Woźniakowi oberwało się od wielu kibiców. Przede wszystkim za Hancocka. Niektórzy jakby zapomnieli, że Woźniak nie jest jakimś błyskotliwym talentem, któremu wszystko przychodzi łatwo, lekko i przyjemnie. Mało kto wziął pod uwagę to, że może gdyby nie było Hancocka, to ten wynik mógłby być jeszcze gorszy. Nikomu nie przyszło do głowy, że może dla pracusia Woźniaka tegoroczny wynik, to był absolutny maks, że w tym momencie nie stać go na więcej. Bo taki zawodnik musi jeść małą łyżeczką.

U Szymona dodatkowo pojawiły się problemy sprzętowe, gdzie też wiele czasu musiał poświęcić na poszukiwanie nowych rozwiązań, które przełożyłyby się na większą prędkość w jego motocyklach.
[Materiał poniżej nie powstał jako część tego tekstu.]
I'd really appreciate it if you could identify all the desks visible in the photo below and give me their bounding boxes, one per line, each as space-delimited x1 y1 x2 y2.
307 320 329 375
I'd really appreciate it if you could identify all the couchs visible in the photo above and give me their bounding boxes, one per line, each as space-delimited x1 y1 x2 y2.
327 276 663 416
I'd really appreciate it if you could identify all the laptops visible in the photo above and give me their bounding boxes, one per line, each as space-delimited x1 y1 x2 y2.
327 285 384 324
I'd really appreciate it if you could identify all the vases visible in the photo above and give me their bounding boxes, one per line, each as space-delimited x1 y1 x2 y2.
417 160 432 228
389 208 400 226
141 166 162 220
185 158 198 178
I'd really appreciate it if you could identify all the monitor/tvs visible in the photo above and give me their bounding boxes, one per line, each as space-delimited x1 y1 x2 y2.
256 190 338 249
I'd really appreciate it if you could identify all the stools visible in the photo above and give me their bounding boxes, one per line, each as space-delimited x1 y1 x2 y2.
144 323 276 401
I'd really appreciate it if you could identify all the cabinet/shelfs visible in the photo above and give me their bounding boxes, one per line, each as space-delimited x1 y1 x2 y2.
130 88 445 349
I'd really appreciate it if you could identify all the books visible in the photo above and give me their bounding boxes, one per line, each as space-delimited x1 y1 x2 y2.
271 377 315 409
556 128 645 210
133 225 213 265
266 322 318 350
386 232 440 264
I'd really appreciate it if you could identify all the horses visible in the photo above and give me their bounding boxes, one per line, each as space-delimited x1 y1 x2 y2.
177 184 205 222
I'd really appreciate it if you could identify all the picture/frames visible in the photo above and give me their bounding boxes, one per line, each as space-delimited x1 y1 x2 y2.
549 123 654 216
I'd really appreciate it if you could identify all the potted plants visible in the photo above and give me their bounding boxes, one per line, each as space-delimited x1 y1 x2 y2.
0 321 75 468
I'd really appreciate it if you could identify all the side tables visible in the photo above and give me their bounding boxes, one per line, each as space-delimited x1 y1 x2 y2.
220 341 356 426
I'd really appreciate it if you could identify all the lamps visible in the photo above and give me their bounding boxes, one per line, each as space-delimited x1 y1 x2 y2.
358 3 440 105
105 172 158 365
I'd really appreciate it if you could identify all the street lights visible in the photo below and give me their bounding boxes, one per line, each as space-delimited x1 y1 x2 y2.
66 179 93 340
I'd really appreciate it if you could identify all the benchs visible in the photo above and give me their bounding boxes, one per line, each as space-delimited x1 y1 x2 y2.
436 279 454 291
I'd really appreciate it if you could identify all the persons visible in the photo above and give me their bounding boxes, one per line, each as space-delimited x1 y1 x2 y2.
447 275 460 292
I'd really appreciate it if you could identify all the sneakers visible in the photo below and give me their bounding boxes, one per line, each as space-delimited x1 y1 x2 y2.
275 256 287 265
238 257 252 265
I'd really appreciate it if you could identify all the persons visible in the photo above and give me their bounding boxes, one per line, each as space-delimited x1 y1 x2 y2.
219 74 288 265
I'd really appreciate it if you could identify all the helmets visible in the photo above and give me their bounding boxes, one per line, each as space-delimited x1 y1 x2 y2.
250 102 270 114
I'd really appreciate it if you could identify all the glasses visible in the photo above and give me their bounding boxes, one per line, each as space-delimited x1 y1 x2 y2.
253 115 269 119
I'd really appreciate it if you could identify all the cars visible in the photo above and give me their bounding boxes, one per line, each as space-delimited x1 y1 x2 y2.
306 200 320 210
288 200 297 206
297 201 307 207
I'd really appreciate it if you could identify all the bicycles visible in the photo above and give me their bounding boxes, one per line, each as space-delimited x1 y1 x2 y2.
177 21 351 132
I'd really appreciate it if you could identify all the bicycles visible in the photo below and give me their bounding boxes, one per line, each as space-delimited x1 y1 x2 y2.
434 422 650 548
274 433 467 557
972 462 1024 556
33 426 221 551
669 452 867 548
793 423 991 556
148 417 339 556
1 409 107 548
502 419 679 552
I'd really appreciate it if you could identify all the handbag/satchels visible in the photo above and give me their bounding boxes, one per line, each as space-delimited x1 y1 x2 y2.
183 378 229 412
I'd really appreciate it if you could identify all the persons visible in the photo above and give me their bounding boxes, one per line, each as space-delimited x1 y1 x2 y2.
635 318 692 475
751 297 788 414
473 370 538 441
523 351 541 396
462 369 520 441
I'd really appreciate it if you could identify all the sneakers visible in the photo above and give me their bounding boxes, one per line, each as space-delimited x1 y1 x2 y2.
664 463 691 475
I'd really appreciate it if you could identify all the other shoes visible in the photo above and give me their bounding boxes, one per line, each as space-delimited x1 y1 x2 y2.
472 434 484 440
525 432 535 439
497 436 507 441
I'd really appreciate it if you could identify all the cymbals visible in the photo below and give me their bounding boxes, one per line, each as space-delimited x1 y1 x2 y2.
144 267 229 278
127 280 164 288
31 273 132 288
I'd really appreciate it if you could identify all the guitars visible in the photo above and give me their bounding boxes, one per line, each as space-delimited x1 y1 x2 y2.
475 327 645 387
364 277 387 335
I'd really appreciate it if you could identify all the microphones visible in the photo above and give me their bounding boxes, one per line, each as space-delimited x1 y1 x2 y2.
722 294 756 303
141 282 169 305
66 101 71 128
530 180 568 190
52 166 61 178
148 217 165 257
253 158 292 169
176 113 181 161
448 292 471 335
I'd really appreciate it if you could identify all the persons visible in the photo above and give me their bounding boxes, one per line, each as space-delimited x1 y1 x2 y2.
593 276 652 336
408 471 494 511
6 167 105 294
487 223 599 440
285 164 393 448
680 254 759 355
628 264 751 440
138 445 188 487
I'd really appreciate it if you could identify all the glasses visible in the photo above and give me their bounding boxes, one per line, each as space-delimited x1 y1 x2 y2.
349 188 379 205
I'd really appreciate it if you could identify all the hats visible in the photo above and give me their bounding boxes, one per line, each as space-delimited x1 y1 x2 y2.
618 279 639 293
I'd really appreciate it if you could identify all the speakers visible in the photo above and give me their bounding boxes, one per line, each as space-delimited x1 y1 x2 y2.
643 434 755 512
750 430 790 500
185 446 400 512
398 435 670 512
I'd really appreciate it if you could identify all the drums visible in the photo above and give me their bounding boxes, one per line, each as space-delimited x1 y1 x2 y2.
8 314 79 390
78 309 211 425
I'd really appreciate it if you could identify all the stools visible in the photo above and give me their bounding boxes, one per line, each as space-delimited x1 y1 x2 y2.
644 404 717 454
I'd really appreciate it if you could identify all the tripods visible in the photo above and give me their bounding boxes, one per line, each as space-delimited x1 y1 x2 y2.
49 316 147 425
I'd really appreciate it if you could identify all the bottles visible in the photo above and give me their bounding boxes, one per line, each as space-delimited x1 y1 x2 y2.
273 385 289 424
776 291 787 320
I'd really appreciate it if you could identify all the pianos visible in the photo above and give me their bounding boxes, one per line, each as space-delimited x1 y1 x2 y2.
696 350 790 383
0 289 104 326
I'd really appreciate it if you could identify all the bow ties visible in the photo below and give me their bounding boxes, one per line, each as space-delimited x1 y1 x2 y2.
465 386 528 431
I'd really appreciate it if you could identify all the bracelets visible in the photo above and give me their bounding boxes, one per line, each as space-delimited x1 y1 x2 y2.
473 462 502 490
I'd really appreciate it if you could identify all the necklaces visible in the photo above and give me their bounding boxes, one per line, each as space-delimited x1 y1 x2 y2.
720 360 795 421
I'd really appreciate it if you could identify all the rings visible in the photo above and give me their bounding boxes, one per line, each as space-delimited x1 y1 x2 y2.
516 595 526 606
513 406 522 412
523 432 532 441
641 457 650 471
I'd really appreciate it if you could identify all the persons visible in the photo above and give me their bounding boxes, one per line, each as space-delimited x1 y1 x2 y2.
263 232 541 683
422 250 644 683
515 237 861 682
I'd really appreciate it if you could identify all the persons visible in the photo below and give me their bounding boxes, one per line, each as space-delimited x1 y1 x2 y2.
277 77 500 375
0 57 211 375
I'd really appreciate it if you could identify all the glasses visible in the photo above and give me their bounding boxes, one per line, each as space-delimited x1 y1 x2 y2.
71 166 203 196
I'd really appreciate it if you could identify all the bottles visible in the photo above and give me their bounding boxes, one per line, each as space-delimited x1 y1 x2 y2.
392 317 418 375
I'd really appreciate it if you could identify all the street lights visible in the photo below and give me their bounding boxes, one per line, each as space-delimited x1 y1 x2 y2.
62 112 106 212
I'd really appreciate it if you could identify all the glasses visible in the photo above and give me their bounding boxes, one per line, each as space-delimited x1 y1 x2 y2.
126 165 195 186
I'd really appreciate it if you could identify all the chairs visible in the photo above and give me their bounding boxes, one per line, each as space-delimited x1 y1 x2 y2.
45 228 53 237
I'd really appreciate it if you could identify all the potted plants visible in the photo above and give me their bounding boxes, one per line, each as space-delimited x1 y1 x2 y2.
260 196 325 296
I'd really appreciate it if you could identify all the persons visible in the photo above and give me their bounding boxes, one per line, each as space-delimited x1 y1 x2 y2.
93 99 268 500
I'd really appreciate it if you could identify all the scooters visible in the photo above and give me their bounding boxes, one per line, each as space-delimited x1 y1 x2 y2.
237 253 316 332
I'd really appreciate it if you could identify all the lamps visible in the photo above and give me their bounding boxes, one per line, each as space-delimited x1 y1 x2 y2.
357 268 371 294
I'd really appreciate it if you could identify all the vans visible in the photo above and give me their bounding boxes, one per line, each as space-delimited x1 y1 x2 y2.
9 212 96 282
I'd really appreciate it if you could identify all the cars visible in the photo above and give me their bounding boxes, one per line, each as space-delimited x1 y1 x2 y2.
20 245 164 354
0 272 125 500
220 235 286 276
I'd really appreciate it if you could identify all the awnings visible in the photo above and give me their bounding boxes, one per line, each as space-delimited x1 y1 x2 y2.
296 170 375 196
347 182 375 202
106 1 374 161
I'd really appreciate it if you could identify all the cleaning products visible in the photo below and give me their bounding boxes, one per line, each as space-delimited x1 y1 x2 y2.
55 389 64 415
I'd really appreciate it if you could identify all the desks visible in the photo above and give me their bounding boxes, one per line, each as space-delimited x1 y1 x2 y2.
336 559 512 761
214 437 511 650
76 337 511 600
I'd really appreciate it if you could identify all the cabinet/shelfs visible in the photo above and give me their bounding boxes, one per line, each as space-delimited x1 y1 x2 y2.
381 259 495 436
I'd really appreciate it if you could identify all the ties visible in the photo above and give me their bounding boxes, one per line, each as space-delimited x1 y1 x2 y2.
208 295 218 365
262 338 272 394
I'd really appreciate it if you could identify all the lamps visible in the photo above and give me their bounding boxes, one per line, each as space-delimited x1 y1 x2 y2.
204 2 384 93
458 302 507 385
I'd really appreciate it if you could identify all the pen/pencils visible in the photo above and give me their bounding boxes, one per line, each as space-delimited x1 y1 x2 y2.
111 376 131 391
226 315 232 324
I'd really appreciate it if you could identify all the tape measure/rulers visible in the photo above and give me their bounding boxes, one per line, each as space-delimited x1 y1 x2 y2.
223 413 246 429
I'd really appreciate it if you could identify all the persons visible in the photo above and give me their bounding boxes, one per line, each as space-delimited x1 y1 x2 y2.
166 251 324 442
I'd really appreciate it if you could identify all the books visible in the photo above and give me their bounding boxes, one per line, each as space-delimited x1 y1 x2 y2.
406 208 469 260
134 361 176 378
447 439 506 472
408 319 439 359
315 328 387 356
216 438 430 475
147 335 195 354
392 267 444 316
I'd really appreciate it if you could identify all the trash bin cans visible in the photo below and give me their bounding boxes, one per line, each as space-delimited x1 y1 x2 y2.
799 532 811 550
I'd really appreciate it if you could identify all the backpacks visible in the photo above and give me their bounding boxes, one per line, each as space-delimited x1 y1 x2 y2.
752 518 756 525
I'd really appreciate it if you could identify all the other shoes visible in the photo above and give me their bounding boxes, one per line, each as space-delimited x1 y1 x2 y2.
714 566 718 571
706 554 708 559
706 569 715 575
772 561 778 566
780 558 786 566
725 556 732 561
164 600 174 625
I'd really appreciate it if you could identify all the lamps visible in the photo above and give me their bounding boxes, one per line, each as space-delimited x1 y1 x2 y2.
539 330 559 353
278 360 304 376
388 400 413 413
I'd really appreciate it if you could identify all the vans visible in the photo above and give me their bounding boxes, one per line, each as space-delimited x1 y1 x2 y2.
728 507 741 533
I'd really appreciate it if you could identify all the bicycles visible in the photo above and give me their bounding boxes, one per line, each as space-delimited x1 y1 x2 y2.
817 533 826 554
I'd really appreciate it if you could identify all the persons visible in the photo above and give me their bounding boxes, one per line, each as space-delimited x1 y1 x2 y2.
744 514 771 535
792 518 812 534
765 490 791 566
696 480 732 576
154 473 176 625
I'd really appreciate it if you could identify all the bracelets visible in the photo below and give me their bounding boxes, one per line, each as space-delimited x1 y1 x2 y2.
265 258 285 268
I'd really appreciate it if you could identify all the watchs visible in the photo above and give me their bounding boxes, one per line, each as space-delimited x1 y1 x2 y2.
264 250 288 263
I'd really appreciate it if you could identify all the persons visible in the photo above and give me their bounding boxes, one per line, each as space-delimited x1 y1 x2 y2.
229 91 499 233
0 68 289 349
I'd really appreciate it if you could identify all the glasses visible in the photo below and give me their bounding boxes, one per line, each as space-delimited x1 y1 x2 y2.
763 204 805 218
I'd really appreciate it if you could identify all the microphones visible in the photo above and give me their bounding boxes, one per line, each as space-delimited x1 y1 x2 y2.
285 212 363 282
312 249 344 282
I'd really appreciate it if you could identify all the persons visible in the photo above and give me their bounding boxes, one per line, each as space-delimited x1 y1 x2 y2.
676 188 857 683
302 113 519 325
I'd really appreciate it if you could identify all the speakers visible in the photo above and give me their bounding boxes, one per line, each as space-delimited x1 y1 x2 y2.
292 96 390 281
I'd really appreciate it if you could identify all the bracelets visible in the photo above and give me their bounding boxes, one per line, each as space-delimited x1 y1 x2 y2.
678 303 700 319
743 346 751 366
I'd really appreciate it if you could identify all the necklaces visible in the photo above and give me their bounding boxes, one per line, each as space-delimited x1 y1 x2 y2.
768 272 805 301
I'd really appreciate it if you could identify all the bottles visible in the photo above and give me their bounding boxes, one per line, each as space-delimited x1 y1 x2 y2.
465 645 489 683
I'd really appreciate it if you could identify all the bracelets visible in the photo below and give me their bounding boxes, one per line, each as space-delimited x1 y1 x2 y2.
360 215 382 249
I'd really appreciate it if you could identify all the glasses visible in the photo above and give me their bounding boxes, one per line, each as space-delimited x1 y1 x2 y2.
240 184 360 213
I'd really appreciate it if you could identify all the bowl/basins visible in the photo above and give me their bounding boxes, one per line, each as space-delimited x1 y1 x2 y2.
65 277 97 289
Bo tego też często brakowało.

W sumie GP i cała reszta odbiły się na formie Woźniaka na tyle, że rozstał się z ebut.pl Stalą Gorzów, zszedł ligę niżej (wrócił do swojej Polonii Bydgoszcz) i będzie próbował wskoczyć na właściwe tory, nabrać rozpędu, a za jakiś czas spróbować tego GP ponownie.